Cabo Verde ainda pode ajudar com uma política de educação e formação que fomente uma emigração mais qualificada. Países como a Índia fizeram isso durante décadas no domínio das ciências e hoje colhem o rico retorno do investimento em particular nos sectores da economia do conhecimento e das tecnologias de informação e comunicação. As Filipinas “exportam” anualmente mais de 13 mil enfermeiras e outros profissionais de saúde. Também Cabo Verde deverá ter uma política activa nesse sentido considerando que sem um sector industrial dinâmico não tem como resolver o problema do desemprego de forma rápida e com emprego de qualidade.
Uma aposta podia ser feita no domínio da saúde onde claramente há um mercado global em franca expansão principalmente agora com a Covid-19 que hoje é uma pandemia, amanhã provavelmente será uma doença endémica exigindo cuidados permanentes para neutralizar os surtos, vacinar e cuidar de sequelas. No país já há várias escolas de enfermagem e de outros cuidadores de saúde, mas seria de toda a importância que, dentro de uma estratégia não só de qualificar a emigração como também de preparar o país para ser um futuro fornecedor de cuidados de saúde, conseguissem certificação internacional dessas classes de profissionais. A convergência com a União Europeia no quadro do acordo especial não tem que ser só no campo normativo.

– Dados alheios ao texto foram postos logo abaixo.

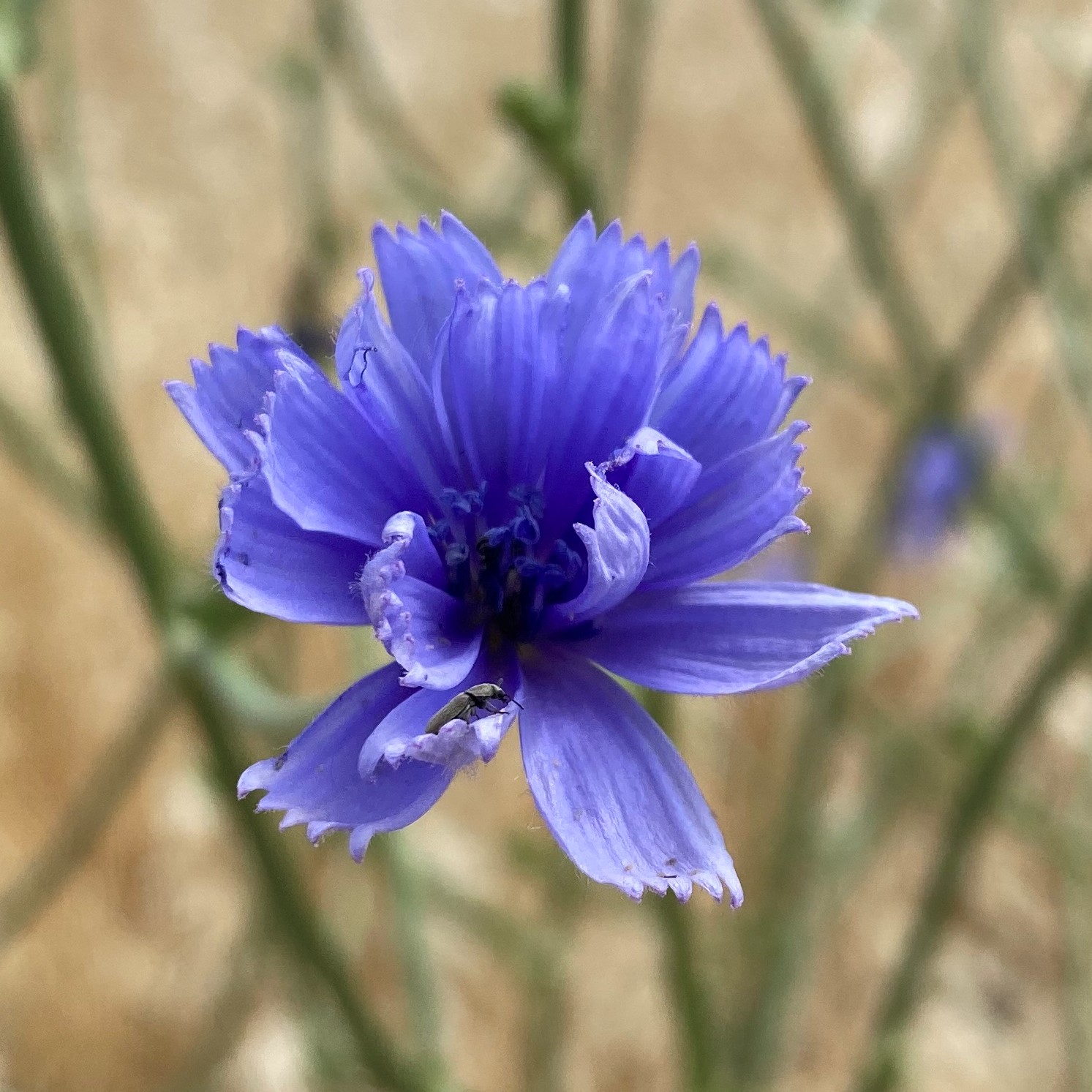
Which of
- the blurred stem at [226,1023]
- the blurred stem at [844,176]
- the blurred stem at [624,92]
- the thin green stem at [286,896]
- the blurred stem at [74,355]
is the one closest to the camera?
the blurred stem at [74,355]

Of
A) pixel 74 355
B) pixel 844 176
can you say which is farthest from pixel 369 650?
pixel 844 176

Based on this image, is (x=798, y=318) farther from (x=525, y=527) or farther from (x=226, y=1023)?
(x=226, y=1023)

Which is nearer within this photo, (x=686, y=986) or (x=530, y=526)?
(x=530, y=526)

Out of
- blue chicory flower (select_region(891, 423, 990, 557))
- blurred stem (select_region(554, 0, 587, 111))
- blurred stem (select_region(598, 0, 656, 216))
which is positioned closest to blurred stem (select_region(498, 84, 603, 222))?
blurred stem (select_region(554, 0, 587, 111))

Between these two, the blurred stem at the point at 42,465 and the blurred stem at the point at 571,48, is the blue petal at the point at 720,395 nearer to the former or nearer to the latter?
the blurred stem at the point at 571,48

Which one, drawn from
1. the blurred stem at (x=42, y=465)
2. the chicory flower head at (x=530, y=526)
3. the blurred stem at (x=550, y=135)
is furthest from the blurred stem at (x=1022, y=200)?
A: the blurred stem at (x=42, y=465)
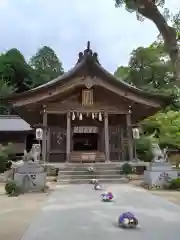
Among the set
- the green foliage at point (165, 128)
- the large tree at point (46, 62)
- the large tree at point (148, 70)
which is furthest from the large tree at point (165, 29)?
the large tree at point (46, 62)

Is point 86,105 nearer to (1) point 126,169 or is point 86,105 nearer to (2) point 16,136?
(1) point 126,169

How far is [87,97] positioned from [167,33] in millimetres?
14108

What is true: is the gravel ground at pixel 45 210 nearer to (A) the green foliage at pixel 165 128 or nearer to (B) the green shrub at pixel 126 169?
(B) the green shrub at pixel 126 169

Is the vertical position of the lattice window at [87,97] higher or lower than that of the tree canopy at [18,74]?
lower

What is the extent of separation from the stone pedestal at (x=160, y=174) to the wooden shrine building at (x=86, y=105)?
551 centimetres

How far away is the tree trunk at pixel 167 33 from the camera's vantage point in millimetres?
4730

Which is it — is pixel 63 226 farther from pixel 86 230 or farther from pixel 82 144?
pixel 82 144

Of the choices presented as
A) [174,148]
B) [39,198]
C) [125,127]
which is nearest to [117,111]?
[125,127]

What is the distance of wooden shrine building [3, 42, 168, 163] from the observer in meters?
18.4

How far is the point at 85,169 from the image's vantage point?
15484 millimetres

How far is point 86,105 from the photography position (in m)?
18.9

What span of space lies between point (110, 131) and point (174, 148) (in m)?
7.65

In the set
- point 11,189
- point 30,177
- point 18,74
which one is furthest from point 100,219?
point 18,74

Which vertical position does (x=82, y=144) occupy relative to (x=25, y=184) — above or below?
above
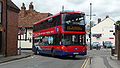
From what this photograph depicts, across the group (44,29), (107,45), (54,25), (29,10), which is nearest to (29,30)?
(29,10)

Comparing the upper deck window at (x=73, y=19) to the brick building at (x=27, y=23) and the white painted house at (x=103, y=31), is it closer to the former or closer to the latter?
the brick building at (x=27, y=23)

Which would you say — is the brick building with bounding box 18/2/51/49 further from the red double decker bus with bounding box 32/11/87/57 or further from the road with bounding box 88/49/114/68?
the red double decker bus with bounding box 32/11/87/57

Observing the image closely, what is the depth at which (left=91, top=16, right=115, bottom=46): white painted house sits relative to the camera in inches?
3036

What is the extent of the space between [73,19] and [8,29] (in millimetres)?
7264

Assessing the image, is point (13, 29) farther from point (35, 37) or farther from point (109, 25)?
point (109, 25)

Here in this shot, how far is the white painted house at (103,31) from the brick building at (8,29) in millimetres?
52186

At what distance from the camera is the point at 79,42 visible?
23.2 metres

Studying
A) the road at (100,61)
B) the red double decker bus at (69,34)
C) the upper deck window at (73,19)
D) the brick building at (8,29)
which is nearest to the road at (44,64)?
the road at (100,61)

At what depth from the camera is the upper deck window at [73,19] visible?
22.8 meters

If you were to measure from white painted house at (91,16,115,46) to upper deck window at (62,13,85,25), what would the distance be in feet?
179

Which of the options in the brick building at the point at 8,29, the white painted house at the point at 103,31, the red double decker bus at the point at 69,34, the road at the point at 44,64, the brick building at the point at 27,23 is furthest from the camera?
the white painted house at the point at 103,31

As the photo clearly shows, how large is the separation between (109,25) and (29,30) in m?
33.6

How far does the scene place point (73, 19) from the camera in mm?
23047

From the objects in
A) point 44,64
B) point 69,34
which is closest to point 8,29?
point 69,34
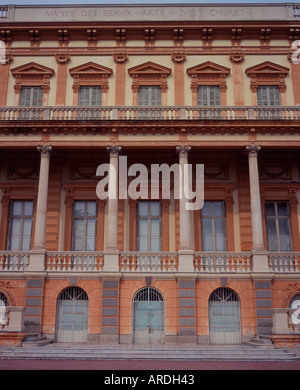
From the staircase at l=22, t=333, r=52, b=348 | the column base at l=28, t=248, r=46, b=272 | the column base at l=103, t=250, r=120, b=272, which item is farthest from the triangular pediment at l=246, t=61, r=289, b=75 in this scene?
the staircase at l=22, t=333, r=52, b=348

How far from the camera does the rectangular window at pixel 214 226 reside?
2116 cm

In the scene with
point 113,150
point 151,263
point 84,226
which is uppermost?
point 113,150

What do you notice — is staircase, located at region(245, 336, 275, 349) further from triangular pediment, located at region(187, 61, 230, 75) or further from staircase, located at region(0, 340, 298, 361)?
triangular pediment, located at region(187, 61, 230, 75)

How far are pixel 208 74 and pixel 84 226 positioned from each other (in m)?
10.2

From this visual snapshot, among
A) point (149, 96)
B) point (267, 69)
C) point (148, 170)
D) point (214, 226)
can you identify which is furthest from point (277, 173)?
point (149, 96)

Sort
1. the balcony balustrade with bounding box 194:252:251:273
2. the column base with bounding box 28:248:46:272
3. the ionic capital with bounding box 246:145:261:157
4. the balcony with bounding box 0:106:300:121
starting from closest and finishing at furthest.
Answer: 1. the column base with bounding box 28:248:46:272
2. the balcony balustrade with bounding box 194:252:251:273
3. the ionic capital with bounding box 246:145:261:157
4. the balcony with bounding box 0:106:300:121

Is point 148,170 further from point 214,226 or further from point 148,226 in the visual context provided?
point 214,226

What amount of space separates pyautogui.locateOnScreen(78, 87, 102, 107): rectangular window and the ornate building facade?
67 mm

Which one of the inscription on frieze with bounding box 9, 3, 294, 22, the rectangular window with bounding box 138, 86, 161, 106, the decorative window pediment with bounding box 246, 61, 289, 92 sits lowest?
the rectangular window with bounding box 138, 86, 161, 106

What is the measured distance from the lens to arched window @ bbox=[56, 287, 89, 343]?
1841 cm

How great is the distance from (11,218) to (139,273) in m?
7.49

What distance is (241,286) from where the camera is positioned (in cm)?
1847

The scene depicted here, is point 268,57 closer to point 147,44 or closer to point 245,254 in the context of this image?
point 147,44

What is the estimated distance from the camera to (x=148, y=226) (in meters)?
21.4
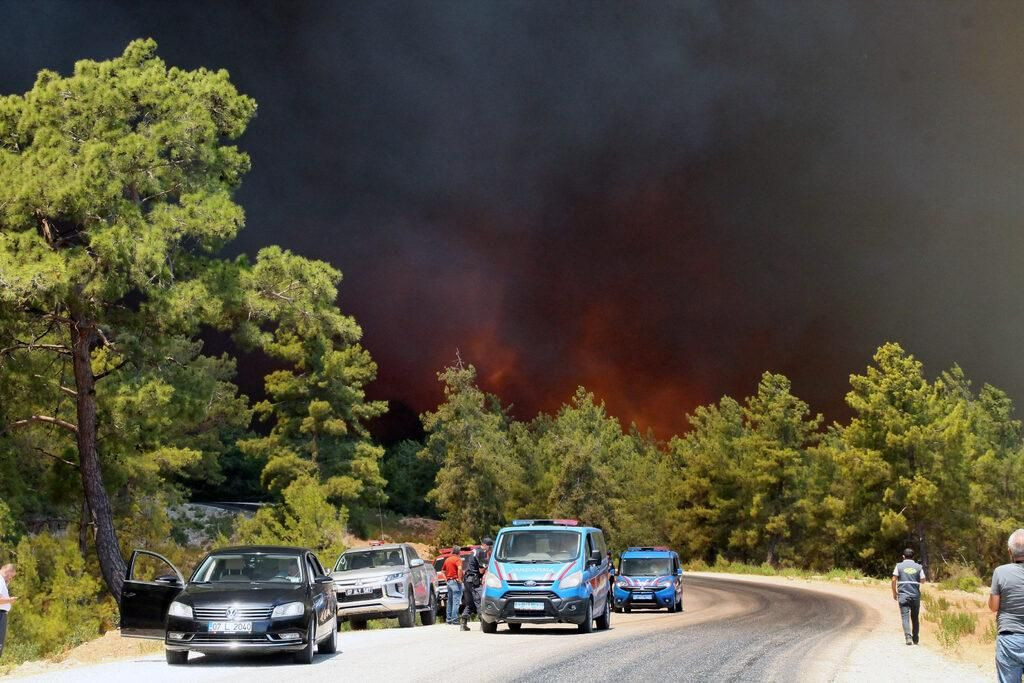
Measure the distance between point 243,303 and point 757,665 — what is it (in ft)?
57.4

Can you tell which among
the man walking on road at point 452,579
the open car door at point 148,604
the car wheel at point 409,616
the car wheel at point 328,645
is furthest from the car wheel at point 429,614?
the open car door at point 148,604

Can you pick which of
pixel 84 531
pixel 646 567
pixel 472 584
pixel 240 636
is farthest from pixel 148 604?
pixel 646 567

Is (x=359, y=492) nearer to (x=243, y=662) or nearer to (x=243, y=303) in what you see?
A: (x=243, y=303)

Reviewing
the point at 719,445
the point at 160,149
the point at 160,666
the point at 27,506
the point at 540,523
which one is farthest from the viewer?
the point at 719,445

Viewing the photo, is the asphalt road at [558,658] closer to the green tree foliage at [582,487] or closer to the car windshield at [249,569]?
the car windshield at [249,569]

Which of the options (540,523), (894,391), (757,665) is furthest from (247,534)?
(894,391)

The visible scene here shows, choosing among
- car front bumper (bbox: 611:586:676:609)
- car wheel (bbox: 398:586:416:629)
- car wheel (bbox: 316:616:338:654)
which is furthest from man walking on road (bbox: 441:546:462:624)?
car wheel (bbox: 316:616:338:654)

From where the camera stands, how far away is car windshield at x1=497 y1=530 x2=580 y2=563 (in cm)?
2055

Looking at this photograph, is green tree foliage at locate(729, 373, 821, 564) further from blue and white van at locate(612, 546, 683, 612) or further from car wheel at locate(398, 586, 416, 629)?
car wheel at locate(398, 586, 416, 629)

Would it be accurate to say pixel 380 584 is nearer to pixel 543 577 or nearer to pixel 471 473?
pixel 543 577

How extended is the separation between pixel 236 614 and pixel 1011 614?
10.2 m

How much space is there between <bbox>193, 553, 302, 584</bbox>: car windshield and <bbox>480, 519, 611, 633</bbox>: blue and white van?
5.54 m

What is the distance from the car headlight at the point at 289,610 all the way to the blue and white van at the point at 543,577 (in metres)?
6.14

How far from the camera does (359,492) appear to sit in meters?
67.4
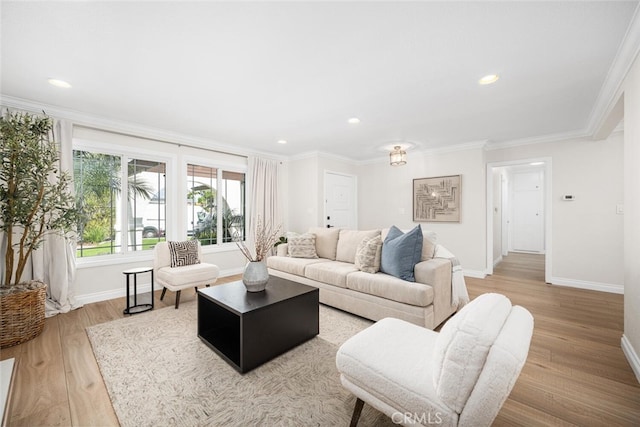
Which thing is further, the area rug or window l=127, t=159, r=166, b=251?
window l=127, t=159, r=166, b=251

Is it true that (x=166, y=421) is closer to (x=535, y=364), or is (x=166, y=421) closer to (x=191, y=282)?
(x=191, y=282)

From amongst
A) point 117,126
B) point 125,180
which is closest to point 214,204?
point 125,180

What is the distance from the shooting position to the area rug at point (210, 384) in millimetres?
1513

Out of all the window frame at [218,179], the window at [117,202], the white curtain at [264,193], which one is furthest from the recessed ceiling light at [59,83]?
the white curtain at [264,193]

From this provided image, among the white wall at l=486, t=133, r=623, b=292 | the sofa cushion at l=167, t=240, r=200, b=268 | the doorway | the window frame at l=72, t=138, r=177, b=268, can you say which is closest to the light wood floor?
the window frame at l=72, t=138, r=177, b=268

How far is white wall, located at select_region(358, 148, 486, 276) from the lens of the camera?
463 cm

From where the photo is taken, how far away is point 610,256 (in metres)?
3.83

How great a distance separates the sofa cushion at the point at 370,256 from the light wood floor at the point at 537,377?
1471mm

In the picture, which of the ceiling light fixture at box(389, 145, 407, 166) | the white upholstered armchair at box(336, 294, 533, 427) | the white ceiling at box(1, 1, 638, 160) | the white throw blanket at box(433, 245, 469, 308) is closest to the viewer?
the white upholstered armchair at box(336, 294, 533, 427)

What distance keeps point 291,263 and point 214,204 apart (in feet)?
6.84

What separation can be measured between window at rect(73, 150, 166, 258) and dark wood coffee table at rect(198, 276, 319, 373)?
2.25m

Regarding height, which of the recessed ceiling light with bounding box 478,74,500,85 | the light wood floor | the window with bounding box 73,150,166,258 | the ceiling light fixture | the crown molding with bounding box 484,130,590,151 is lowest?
the light wood floor

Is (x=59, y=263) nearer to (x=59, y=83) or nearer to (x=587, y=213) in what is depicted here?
(x=59, y=83)

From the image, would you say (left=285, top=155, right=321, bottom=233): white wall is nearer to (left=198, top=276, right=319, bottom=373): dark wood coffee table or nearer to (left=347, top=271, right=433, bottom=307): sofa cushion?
(left=347, top=271, right=433, bottom=307): sofa cushion
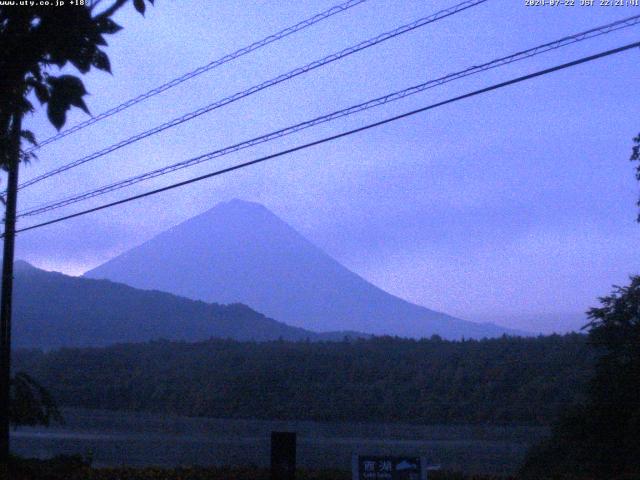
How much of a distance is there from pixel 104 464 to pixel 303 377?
48.7 ft

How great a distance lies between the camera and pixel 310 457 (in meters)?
18.0

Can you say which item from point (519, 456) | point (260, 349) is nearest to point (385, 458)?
point (519, 456)

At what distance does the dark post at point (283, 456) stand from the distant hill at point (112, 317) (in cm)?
3725

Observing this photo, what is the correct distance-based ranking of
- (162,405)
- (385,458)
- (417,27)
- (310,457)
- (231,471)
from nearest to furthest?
(385,458) < (417,27) < (231,471) < (310,457) < (162,405)

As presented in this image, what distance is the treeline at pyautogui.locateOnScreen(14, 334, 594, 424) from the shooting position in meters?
25.4

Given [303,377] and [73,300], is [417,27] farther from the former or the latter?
[73,300]

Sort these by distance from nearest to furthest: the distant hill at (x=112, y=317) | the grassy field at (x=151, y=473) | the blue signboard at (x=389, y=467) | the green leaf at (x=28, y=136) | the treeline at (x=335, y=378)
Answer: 1. the blue signboard at (x=389, y=467)
2. the grassy field at (x=151, y=473)
3. the green leaf at (x=28, y=136)
4. the treeline at (x=335, y=378)
5. the distant hill at (x=112, y=317)

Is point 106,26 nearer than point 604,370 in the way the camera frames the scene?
Yes

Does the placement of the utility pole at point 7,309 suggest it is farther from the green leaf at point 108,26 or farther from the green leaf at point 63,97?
the green leaf at point 63,97

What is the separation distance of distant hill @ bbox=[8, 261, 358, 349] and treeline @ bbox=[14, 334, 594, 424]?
29.5 ft

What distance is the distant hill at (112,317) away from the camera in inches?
1896

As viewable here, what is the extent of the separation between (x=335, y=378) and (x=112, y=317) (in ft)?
75.7

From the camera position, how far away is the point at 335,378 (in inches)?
1194

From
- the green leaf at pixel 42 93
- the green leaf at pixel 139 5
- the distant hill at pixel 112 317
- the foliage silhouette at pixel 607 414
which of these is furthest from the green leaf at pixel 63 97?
the distant hill at pixel 112 317
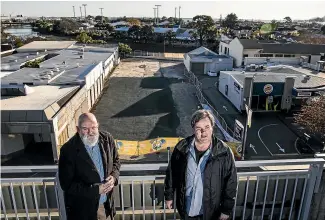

Deve ser mais abrangente e incluir o exercício de profissões que, para benefício das partes, justificariam a ampliação do acordo de mobilidade. Aliás, neste aspecto, há muito que o caminho foi aberto pelos emigrantes que nos vários países são cuidadores só que infelizmente sem capacitação formal e por causa disso prejudicados no rendimento que poderiam auferir.
Para Cabo Verde é de grande importância que os emigrantes tenham possibilidade de participação política efectiva na vida nacional. O quadro existente mesmo não sendo o ideal é claramente satisfatório e está a par do que existe nas democracias mais avançadas. O estreitamento das relações do país com as suas comunidades no estrangeiro deve ir por outras vias que realmente aumentem as suas probabilidades de sucesso e de prosperidade nos países de acolhimento e em simultâneo as capacitem para melhor ajudar os familiares e investir na economia das ilhas. De evitar de todo deve ser a tentação de transplantar a crispação política no país para as comunidades. Colhem-se ganhos políticos mínimos e deixa-se como resultado mal-estar, ressentimentos e questiúnculas identitárias perturbadores que constituem obstáculos ao almejado por todos.
Humberto Cardoso
Texto originalmente publicado na edição impressa do Expresso das Ilhas nº 1006 de 10 de Março de 2021.